IWF-Wachstumsprognose
Weltwirtschaft brummt, Deutschland nur Zaungast

Die Weltwirtschaft wird in diesem und im kommenden Jahr nach Ansicht des Internationalen Währungsfonds massiv wachsen. Deutschland ist nach Ansicht der Experten weitgehend dazu verdammt, die Rolle des Zuschauers einzunehmen. Vor allem im kommenden Jahr dürfte es trübe aussehen.

HB WASHINGTON. Im World Economic Outlook des IWF, den die Organisation am Mittwoch vorlegte, heißt es, die Weltwirtschaft dürfte in diesem Jahr wahrscheinlich um 4,9 Prozent zulegen. Die USA als größte Volkswirtschaft nähmen dabei die Rolle der Lokomotive ein und würden voraussichtlich um 3,4 Prozent wachsen. Deutschland bleibe mit 1,3 Prozent Plus zusammen mit Italien (1,2 Prozent) Schlusslicht unter den großen Industrieländern.

Für 2007 korrigierte die Finanzorganisation die Prognose für Deutschland sogar so drastisch wie für kein anderes Industrieland nach unten: um einen halben Prozentpunkt auf 1,0 Prozent. Der IWF dämpfte die Länderprognosen zwar durchweg, rechnet aber weltweit noch mit 4,7 Prozent Wachstum, in den USA mit 3,3, in Großbritannien mit 2,7, in Frankreich mit 2,0 und in Italien immerhin noch mit 1,4 Prozent. Die Bundesregierung hatte in ihrem jüngsten Monatsbericht gerade erst „zuverlässigen Auftrieb“ durch die Weltwirtschaft konstatiert und will ihre eigene Prognose von 1,4 Prozent für 2006 Ende April deutlich anheben.

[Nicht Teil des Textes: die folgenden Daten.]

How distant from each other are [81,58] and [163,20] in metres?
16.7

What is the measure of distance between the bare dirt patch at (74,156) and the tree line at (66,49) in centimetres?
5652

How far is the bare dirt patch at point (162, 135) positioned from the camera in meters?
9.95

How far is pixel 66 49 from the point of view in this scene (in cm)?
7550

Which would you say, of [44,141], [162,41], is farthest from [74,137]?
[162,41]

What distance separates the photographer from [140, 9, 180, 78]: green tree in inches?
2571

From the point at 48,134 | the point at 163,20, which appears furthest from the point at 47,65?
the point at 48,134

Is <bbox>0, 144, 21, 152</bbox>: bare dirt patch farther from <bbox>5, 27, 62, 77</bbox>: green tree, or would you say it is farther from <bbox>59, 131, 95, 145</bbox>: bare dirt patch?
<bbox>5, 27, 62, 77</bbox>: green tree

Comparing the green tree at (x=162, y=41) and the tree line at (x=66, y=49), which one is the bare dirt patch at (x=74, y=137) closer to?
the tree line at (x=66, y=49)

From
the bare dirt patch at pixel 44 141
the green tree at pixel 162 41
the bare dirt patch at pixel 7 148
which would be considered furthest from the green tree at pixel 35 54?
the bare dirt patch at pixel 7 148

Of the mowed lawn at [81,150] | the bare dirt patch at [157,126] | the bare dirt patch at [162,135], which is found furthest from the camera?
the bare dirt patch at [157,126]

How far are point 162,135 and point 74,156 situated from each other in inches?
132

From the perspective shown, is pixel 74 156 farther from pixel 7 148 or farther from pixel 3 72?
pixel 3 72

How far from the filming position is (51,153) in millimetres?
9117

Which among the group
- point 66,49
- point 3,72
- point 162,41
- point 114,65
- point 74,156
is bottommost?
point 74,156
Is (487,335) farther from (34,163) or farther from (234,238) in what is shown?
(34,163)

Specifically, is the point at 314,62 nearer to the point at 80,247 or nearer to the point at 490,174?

IWF-Chefökonom Raghuram Rajan lobte die Reformbemühungen in Deutschland, machte jedoch gleichzeitig deutlich, dass die Anstrengungen noch nicht ausreichten. „Deutschland gibt unter den gewichtigen europäischen Volkswirtschaften zur Zeit den größten Anlass für Hoffnung“, sagte Rajan dem Handelsblatt. Als Grund für diese Hoffnung nannte er beispielsweise den Exportboom oder die Senkung der Lohnstückkosten. Die Nachrichten aus Frankreich oder Italien stimmten weniger hoffnungsvoll, sagte Rajan.

Zugleich mahnte er jedoch. „Es besteht noch ein große Kluft zwischen notwendigen und realisierten Reformen“, so Rajan. Was Deutschland noch fehle sei mehr Wettbewerb, damit mehr Jobs geschaffen werden. In ganz Europa sei zwar nicht radikaler aber beständiger Wandel notwendig. „Wir brauchen weniger Arbeitsplatz-Sicherheit, um mehr Sicherheit in den Lebensverhältnissen und mehr Wachstum zu gewinnen.“

Wegen der geplanten Erhöhung der Mehrwertsteuer in Deutschland rechnet der IWF mit anziehenden Verbraucherausgaben auch zum Ende des Jahres. Die vorgezogenen Einkäufe würden das Wachstum 2007 aber kräftig dämpfen. Der IWF lamentiert seit Jahren über den zu schwachen privaten Verbrauch in Europa, insbesondere in Deutschland.

Ansonsten sehen die IWF-Ökonomen aber rosige Aussichten. Die hohen Ölpreise seien nicht zur Konjunkturbremse geworden, zum Teil, weil der weltweite Verbrauch hinter den befürchteten Erwartungen zurückblieb. Der Inflationsdruck sei erstaunlich niedrig. „Gegenwind durch die hohen Ölpreise dürfte durch kontinuierlich steigende Investitionen ausgeglichen werden“, heißt es in der Studie. Der IWF warnt erneut vor den großen weltweiten Ungleichgewichten mit dem hohen Leistungsbilanzdefizit in den USA und Überschüssen vor allem in Asien. „Der US-Dollar muss von seinem derzeitigen Niveau bedeutend runter kommen, und die Währungen in den Überschussländern - darunter in Asien und den Öl produzierenden Ländern - müssen aufgewertet werden“, heißt es.